Review Article: The Silence of Genes in Transgenic Plants

462

Citations

76

References

1997

Year

TLDR

In genetically modified plants, transgenes can be silenced—sometimes causing co‑suppression of homologous endogenous genes predominantly post‑transcriptionally—while factors such as DNA methylation, copy number, and aberrant RNA production influence this process, and silencing can also confer virus resistance, though causal links remain unclear. The review seeks to dissect the mechanisms of sequence‑homology‑dependent gene silencing in transgenic plants.
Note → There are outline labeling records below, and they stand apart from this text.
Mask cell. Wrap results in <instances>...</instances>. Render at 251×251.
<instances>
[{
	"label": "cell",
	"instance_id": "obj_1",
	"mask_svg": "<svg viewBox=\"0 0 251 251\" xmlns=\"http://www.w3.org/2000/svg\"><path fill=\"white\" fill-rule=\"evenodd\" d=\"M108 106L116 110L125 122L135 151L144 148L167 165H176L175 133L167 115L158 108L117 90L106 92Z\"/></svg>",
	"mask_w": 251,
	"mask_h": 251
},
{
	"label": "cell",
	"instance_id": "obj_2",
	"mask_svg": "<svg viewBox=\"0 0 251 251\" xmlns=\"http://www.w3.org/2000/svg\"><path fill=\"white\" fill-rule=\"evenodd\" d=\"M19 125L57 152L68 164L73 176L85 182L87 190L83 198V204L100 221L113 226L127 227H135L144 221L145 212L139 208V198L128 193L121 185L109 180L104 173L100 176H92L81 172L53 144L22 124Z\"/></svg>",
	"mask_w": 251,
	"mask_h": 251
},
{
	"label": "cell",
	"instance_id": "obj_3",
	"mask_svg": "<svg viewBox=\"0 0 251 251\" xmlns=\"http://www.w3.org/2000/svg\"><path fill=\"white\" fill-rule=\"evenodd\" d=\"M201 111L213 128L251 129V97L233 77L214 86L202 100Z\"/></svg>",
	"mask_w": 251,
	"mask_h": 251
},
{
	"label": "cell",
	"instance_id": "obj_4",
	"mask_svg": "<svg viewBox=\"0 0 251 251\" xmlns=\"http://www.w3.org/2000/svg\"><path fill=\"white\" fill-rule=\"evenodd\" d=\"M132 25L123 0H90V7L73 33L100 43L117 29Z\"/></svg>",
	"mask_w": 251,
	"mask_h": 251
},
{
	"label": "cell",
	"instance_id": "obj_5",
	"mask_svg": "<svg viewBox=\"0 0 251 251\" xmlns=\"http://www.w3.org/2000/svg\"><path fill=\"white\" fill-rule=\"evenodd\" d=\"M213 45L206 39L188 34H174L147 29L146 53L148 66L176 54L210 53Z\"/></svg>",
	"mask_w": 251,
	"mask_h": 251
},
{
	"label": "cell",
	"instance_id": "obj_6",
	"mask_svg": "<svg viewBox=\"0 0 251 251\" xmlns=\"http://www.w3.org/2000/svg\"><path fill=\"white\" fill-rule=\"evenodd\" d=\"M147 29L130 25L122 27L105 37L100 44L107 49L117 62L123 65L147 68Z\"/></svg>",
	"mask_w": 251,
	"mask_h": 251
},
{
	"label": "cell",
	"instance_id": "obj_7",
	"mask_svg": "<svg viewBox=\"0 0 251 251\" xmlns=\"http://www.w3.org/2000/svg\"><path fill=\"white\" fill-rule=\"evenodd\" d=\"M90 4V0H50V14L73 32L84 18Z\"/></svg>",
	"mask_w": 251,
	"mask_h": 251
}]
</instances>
The authors discuss observations and attempt to relate them to elucidate the underlying mechanisms of gene silencing.

Abstract

In genetically modified plants, the introduced transgenes are sometimes not expressed. They can be silenced. Transgenes can also cause the silencing of endogenous plant genes if they are sufficiently homologous, a phenomenon known as co-suppression. Silencing occurs transcriptionally and post-transcriptionally but silencing of endogenous genes seems predominantly post-transcriptional. If viral transgenes are introduced and silenced, the post-transcriptional process also prevents homologous RNA viruses from accumulating; this is a means of generating virus-resistant plants. A major goal of current research is to dissect the mechanism(s) of these sequence-homology-dependent gene silencing phenomena. Various factors seem to play a role, including DNA methylation, transgene copy number and the repetitiveness of the transgene insert, transgene expression level, possible production of aberrant RNAs, and ectopic DNA–DNA interactions. The causal relationship between these factors and the link between transcriptional and post-transcriptional silencing is not always clear. In this review we discuss various observations associated with gene silencing and attempt to relate them.